Swif.ai gives administrators the ability to remotely wipe devices, perform soft wipes, and remove users. Because these actions are irreversible and high‑impact, we've added an additional layer of protection called Admin Safeguard — a two‑factor verification step that ensures no destructive action can be carried out without confirming the admin's identity first.
This article explains how Admin Safeguard works, how to configure it, and what your admins can expect.
1. What Is Admin Safeguard?
Admin Safeguard is a setting that requires admins to verify their identity via a one‑time email code before executing any of the following actions:
Device Wipe — Remotely erases a device.
Soft Wipe — Performs a selective wipe of a device.
Remove User — Deletes a user account.
When enabled, the destructive action is blocked until the admin enters a valid verification code. This prevents accidental execution and adds a strong safeguard against unauthorized use — even if an admin session is compromised.
2. How to Enable or Disable Admin Safeguard
Admin Safeguard is managed under Settings → Security.
Setting name: "Require verification before device wipe, soft wipe, and remove user"
Default: ON (enabled)
When the toggle is ON, all three destructive actions require 2FA verification before they execute. When the toggle is OFF, the actions proceed with the standard confirmation dialog only — no verification code is required.
The setting persists across browser refreshes and re‑logins.

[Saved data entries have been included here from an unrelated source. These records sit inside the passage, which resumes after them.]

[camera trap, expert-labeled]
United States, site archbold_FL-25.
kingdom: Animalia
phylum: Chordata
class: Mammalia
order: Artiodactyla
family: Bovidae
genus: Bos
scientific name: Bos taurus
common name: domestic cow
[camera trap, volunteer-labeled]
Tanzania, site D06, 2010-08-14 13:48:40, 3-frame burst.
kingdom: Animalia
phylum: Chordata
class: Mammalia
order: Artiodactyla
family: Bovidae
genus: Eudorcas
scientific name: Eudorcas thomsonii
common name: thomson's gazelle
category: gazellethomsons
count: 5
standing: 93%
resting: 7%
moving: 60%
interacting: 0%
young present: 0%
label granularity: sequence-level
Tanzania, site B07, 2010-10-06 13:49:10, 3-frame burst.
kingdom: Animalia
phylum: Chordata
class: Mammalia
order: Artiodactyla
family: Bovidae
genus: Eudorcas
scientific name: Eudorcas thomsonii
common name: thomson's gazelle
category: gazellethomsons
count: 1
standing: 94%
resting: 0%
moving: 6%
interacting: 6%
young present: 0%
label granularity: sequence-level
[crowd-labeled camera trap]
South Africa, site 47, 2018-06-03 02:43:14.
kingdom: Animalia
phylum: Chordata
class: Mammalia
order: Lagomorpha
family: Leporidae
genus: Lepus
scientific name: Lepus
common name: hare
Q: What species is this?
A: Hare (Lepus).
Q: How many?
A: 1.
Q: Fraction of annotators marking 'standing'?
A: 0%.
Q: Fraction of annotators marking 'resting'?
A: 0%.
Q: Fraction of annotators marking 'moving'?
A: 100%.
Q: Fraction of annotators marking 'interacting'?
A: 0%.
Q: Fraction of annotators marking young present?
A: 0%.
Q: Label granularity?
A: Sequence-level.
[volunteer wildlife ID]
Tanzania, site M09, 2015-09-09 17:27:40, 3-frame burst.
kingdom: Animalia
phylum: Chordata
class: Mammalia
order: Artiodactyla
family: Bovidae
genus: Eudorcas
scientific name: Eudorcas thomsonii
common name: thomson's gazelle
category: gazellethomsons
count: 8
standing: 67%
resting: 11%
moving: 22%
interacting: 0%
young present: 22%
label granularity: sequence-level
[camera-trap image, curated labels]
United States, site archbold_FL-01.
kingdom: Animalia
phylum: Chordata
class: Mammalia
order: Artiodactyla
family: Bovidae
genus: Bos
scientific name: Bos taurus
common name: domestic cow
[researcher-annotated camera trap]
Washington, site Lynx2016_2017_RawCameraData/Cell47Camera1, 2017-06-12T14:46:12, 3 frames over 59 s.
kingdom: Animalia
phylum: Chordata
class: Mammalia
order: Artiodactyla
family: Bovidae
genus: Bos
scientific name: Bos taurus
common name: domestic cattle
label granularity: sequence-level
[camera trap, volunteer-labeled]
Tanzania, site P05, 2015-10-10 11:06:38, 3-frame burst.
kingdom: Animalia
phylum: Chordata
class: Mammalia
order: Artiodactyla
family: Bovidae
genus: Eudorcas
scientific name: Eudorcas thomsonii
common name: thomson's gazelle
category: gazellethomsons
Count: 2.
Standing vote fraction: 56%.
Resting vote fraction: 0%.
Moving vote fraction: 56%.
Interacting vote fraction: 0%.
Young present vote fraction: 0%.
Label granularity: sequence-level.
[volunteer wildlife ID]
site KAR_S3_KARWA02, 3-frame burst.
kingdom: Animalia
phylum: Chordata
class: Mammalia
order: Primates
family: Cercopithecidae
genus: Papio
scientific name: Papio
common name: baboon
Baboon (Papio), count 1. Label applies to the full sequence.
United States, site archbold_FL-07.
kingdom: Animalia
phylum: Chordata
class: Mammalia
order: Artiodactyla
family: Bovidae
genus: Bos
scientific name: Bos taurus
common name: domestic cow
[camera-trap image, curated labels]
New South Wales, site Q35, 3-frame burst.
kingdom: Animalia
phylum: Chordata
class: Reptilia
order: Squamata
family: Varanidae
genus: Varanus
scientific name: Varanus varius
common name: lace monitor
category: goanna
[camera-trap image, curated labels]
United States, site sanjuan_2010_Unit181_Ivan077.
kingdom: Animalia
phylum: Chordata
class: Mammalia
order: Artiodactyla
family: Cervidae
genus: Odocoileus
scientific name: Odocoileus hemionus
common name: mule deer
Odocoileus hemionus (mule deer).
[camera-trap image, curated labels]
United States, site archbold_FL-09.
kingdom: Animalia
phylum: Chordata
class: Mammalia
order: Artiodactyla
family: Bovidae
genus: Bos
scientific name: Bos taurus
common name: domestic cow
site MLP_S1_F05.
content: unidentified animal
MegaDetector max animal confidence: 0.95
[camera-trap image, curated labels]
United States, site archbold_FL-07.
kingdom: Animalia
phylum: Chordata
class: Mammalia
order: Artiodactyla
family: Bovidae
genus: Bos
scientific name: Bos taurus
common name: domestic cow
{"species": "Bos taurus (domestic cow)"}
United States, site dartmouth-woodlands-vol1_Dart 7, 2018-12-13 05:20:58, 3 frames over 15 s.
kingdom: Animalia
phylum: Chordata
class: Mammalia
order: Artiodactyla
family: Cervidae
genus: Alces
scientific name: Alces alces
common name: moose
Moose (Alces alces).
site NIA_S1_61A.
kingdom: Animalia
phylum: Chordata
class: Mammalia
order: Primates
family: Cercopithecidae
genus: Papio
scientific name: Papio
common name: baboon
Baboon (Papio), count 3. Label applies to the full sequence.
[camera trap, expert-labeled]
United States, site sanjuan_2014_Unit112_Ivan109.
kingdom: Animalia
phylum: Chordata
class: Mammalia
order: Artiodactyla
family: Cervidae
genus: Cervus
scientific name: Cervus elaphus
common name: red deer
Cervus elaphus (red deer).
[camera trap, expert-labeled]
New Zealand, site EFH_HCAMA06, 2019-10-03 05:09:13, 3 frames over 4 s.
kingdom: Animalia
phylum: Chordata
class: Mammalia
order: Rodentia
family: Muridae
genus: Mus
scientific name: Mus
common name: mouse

3. How the Verification Flow Works
When Admin Safeguard is enabled, the flow for device wipe, soft wipe, and remove user follows the same pattern:
Step 1 — Initiate the action
The admin clicks the action button, which displays "Continue" instead of "Wipe Data" or "Delete." This signals that an additional verification step is required before the action executes.
Step 2 — Enter verification code
A verification modal appears. Swif.ai sends a one‑time code to the admin's registered email address. The admin enters the code in the modal and submits it.
Step 3 — Action executes
Once the backend confirms the code is valid, the destructive action is carried out and a success confirmation is shown.
At no point during this flow is the destructive action triggered without a valid code.
4. What Happens When Admin Safeguard Is Off
When the setting is toggled OFF, all three actions revert to their original behavior:
Device Wipe / Soft Wipe displays the original "Wipe Data" button.
Remove User displays the original "Delete" button.
Clicking the button shows a standard confirmation dialog — no verification modal, no email code.
This ensures full backward compatibility with the existing workflow for organizations that prefer not to use the extra verification step.
5. Error and Edge‑Case Handling
Swif.ai handles all failure scenarios gracefully. The destructive action is never executed unless a valid code is confirmed.
Invalid code
An inline error is displayed near the code input field.
The modal stays open so the admin can retry.
Expired code
An error message informs the admin the code has expired.
The admin is prompted to request a new code.
Too many attempts (rate limiting)
An error is shown and further submissions are blocked.
This prevents brute‑force attempts against the verification code.
Generic failure
A non‑specific error message is displayed, advising the admin to retry.
The destructive action is not executed.
Resend code
A "Resend code" link is available in the verification modal.
A toast notification confirms the new code has been sent.
A cooldown period may apply before the code can be resent again.
If the admin closes the verification modal (via the close button or Escape key) without completing verification, no action is taken. Re‑initiating the flow starts a fresh verification (a new code is required).
6. Summary
Admin Safeguard adds a critical identity‑verification layer on top of Swif.ai's existing protections for destructive device management actions:
Identity verification — Admins must confirm their identity via a one‑time email code before any device wipe, soft wipe, or user removal.
Default‑on protection — The setting is enabled by default, so new organizations are protected out of the box.
Backward compatible — Organizations that prefer the standard confirmation‑only flow can disable the setting at any time.
Graceful error handling — Invalid codes, expired codes, rate limits, and network failures are all handled safely. The destructive action never executes without a valid code.
Admin Safeguard works alongside Swif.ai's existing infrastructure‑level protections — including BYOD shielding, per‑IP rate limiting, and agent‑side loop prevention — described in How Swif.ai Protects Critical APIs.